Re:Laura and Theresa
You’re probably right about neither Laura nor Teresa being extremely one thing or another. The press loves to categorize people in the public eye…witness Howard “the screamer” Dean, John “hero of all heroes” McCain, George W. “simpleton” Bush, Hillary “bitch on wheels” Clinton, John F. “stuck up” Kerry. None of those people has only one side.
Re:Librarians get no respect–not even at LisNews!
I know Laura Bush is a former librarian. I know about the Texas Festival for the Book and the National Book Festival.
Had you read what I wrote, you would have noticed that I did not say that she is a “potted plant.” I said she’s being doing an impression of a potted plant–no positions on any public or semi-public issues. Available evidence suggests she’s way too smart for that to be the Real Laura, but it IS the only way for a First Lady or wife of a presidential candidate to avoid being attacked in the press. Witness the snarky comments about Teresa Heinz Kerry (I’ll hyphenate the names when I see evidence that she hyphenates the names), who is not just “us[ing] her first husband’s money (a wealthy Republican) to support the causes she is interested in”; she’s chair of the Howard Heinz Endowment and the Heinz Family Philanthropies, and those “interests” are healthcare, early childhood education, and the arts. None of that would be a surprise to her first husband, of course, as none of them are new interests, and he was, we may presume, moderately well acquainted with his wife.
Re:Librarians get no respect–not even at LisNews!

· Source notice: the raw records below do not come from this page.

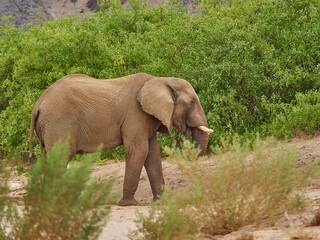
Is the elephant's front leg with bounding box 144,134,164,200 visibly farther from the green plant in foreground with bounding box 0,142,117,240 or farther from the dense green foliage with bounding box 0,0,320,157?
the green plant in foreground with bounding box 0,142,117,240

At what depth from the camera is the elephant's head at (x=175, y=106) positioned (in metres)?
8.73

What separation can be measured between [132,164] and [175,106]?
1218 mm

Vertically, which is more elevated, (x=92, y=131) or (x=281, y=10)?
(x=281, y=10)

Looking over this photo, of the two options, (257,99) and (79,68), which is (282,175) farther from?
(79,68)

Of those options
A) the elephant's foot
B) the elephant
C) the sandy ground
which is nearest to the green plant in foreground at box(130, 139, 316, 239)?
the sandy ground

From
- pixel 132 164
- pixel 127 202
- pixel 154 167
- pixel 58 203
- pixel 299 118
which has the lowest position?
pixel 127 202

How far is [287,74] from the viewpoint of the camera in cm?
1217

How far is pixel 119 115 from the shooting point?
29.2 feet

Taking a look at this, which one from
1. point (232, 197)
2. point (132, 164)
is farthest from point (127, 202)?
point (232, 197)

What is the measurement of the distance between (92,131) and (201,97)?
461 cm

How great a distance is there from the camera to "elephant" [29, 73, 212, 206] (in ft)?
28.5

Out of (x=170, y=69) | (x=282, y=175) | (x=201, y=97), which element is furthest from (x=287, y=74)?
(x=282, y=175)

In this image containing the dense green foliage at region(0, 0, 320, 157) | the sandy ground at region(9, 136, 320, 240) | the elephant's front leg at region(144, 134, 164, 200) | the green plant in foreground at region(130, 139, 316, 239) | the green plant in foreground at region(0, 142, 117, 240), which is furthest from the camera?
the dense green foliage at region(0, 0, 320, 157)

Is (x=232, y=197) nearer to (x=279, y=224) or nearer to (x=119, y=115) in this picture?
(x=279, y=224)
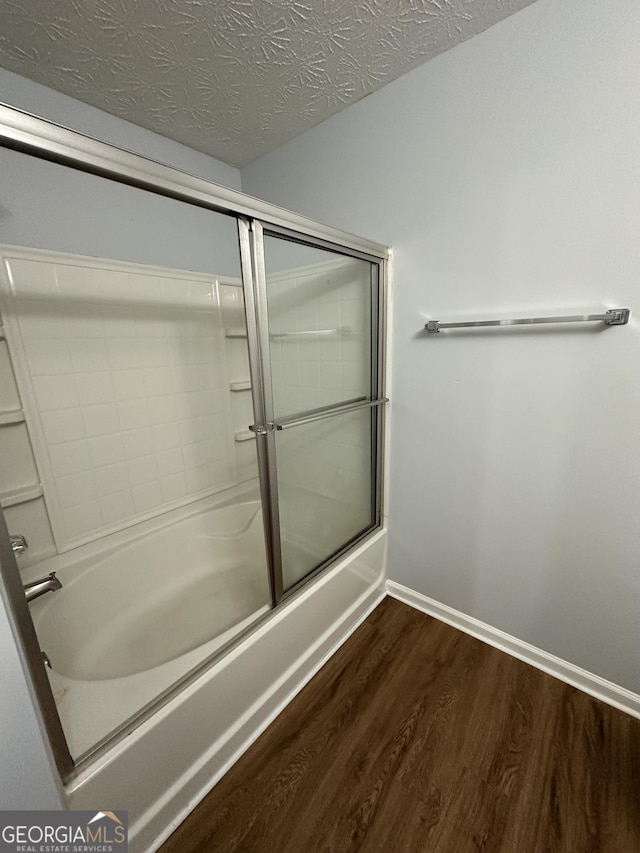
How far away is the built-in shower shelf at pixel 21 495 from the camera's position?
123 cm

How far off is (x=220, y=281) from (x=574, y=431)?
175 centimetres

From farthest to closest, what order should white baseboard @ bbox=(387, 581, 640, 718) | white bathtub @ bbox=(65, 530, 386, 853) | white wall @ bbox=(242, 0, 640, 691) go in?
white baseboard @ bbox=(387, 581, 640, 718)
white wall @ bbox=(242, 0, 640, 691)
white bathtub @ bbox=(65, 530, 386, 853)

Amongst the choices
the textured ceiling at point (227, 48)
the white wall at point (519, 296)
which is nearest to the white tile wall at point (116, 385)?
the textured ceiling at point (227, 48)

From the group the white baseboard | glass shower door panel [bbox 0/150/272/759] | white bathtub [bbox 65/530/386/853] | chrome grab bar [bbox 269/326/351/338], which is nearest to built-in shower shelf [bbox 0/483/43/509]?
glass shower door panel [bbox 0/150/272/759]

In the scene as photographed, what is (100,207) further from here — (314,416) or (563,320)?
(563,320)

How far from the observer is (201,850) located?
0.86 m

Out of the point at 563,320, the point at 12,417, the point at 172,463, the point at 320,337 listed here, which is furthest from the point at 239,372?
the point at 563,320

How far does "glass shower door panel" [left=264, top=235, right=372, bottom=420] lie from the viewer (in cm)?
116

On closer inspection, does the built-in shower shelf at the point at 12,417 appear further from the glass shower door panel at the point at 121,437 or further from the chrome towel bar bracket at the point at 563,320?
the chrome towel bar bracket at the point at 563,320

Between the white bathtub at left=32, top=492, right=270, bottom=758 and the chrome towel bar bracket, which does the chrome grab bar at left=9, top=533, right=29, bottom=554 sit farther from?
the chrome towel bar bracket

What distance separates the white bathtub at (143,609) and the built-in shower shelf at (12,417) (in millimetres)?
574

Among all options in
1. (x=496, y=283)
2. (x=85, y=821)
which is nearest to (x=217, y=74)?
(x=496, y=283)

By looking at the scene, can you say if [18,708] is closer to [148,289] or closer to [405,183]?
[148,289]

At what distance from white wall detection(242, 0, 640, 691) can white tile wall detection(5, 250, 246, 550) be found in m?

Snarky? Who? Here’s what I wrote about Ms. Heinz-Kerry at my
“Considering the age of this first issue, it does contain a very timely article: “Mother Teresa” by Stephen Rodrick, about Teresa Heinz’ passion to change the world with her deceased husband’s $675 million. Although mention is made of her marriage to Senator John Kerry in 1995, I believe the article was written and ready to go before that, because he gets little mention. What makes this article so interesting (and is completely confirmed in today’s Wall Street Journal) is that it doesn’t lionize her the way the Democrats do, nor demonize her the way some Republican pundits do. She comes across as a woman thoroughly changed by the tragedy of her husband’s death, determined to bring his dreams to fruition, then making them her own.”
I said the same thing here.
Re:Librarians get no respect–not even at LisNews!
Sorry, lost a sentence or two in transmission. I wrote this at In the Beginning in an entry about the first issue of George.